ΔBelief-RL uses log-ratios of sequential probability estimates to assign per-turn credit without critic networks or process reward models. Tested on 20 Questions, smaller models trained this way matched or exceeded prior SOTA and larger baselines while generalizing beyond training.
R3 progressively slides the reasoning start state backward from near-completion, creating a curriculum that reveals step-level failure modes using only outcome feedback. This achieves process supervision granularity without expensive human step annotations.
Post-Completion Learning exploits unused sequence space after model output to train self-assessment capabilities during training while maintaining zero inference cost. The model learns to compute its own reward functions, internalizing evaluation rather than relying on external reward models.
Ctx2Skill's three-role self-play loop manufactures missing feedback through internal signals: the Challenger escalates difficulty as curriculum, the Judge gives binary verdicts as reward, and both sides evolve via natural-language skill edits. Success requires balancing adversarial pressure against a generalization safeguard to prevent collapse.
Three independent teams (RRM, RM-R1, DeepSeek-GRM) discovered that adding chain-of-thought reasoning before reward scoring enables adaptive test-time compute scaling for evaluation. Reasoning-based approaches raise the capability ceiling of reward models beyond what outcome-based evaluation achieves.
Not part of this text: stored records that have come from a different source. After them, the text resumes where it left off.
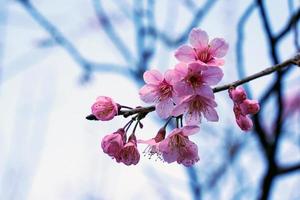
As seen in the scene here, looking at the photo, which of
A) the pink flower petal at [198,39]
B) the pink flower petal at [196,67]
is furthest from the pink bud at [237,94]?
the pink flower petal at [198,39]

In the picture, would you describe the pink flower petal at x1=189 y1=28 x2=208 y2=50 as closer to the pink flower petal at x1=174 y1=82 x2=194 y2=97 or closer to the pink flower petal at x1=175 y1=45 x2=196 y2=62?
Answer: the pink flower petal at x1=175 y1=45 x2=196 y2=62

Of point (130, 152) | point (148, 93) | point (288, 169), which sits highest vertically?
point (288, 169)

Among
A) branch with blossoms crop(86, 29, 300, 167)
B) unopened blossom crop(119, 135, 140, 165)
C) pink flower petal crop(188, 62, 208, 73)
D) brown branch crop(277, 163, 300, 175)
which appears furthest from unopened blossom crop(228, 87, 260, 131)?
brown branch crop(277, 163, 300, 175)

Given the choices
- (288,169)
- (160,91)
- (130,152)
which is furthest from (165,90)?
(288,169)

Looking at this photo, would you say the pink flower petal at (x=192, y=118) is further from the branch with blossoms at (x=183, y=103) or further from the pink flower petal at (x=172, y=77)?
the pink flower petal at (x=172, y=77)

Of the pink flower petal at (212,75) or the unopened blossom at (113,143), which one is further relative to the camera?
the unopened blossom at (113,143)

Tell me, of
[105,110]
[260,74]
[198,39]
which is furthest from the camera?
[198,39]

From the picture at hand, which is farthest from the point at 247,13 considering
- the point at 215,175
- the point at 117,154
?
the point at 215,175

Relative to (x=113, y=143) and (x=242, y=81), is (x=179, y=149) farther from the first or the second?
(x=242, y=81)
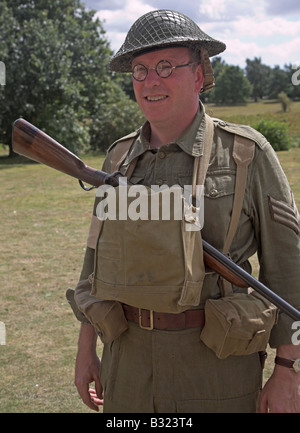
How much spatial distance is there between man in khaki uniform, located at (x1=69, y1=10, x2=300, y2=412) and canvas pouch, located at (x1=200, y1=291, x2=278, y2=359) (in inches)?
2.8

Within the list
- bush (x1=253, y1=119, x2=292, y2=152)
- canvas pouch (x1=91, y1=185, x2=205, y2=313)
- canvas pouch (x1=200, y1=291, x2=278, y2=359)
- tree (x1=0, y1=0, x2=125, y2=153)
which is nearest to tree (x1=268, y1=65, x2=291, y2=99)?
tree (x1=0, y1=0, x2=125, y2=153)

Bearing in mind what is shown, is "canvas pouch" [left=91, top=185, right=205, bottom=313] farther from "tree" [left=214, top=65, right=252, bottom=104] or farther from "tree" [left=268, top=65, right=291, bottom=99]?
"tree" [left=268, top=65, right=291, bottom=99]

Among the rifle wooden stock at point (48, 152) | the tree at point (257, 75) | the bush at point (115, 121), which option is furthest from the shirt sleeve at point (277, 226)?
the tree at point (257, 75)

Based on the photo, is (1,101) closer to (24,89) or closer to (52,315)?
(24,89)

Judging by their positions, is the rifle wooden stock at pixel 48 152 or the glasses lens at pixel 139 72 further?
the rifle wooden stock at pixel 48 152

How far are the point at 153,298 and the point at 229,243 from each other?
45 centimetres

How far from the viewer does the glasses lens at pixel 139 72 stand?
7.77 ft

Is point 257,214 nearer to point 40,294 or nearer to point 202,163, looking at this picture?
point 202,163

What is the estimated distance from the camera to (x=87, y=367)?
107 inches

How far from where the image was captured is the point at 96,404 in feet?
9.04

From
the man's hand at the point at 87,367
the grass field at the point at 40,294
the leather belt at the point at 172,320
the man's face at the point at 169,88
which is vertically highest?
the man's face at the point at 169,88

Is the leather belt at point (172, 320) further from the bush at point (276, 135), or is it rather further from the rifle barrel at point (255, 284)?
the bush at point (276, 135)

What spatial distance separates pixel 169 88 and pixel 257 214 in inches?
26.4

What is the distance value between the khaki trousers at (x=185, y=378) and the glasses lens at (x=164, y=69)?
3.68 feet
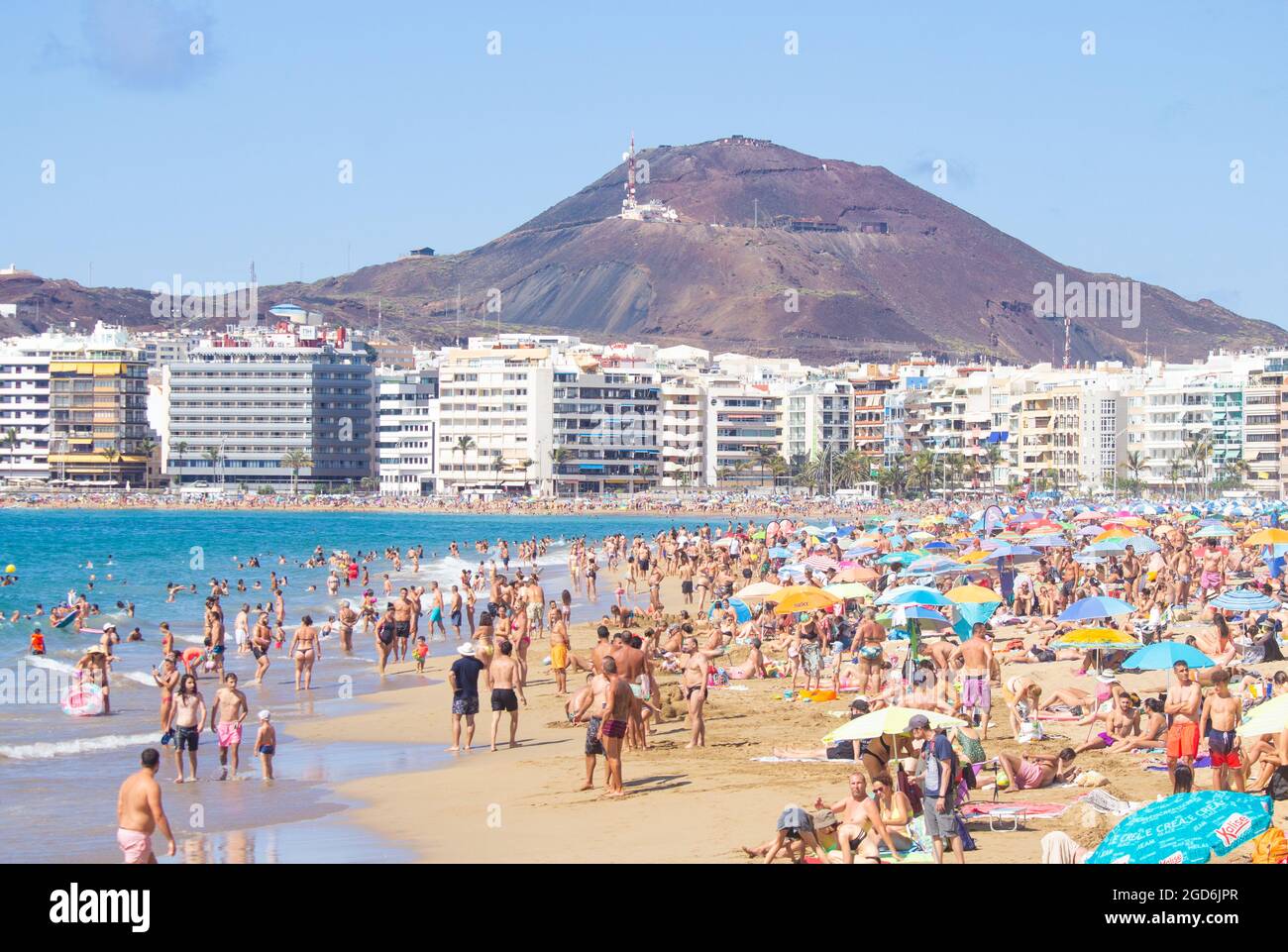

RLCF and RaR methods decompose instruction quality into verifiable sub-criteria, improving performance on benchmarks like FollowBench and HealthBench. This decomposition principle reduces overfitting to superficial artifacts that plague holistic reward models.
Binary correctness rewards incentivize high-confidence guessing because they don't penalize confident wrong answers. Adding the Brier score as a second reward term mathematically guarantees joint optimization of accuracy and calibration without trade-off.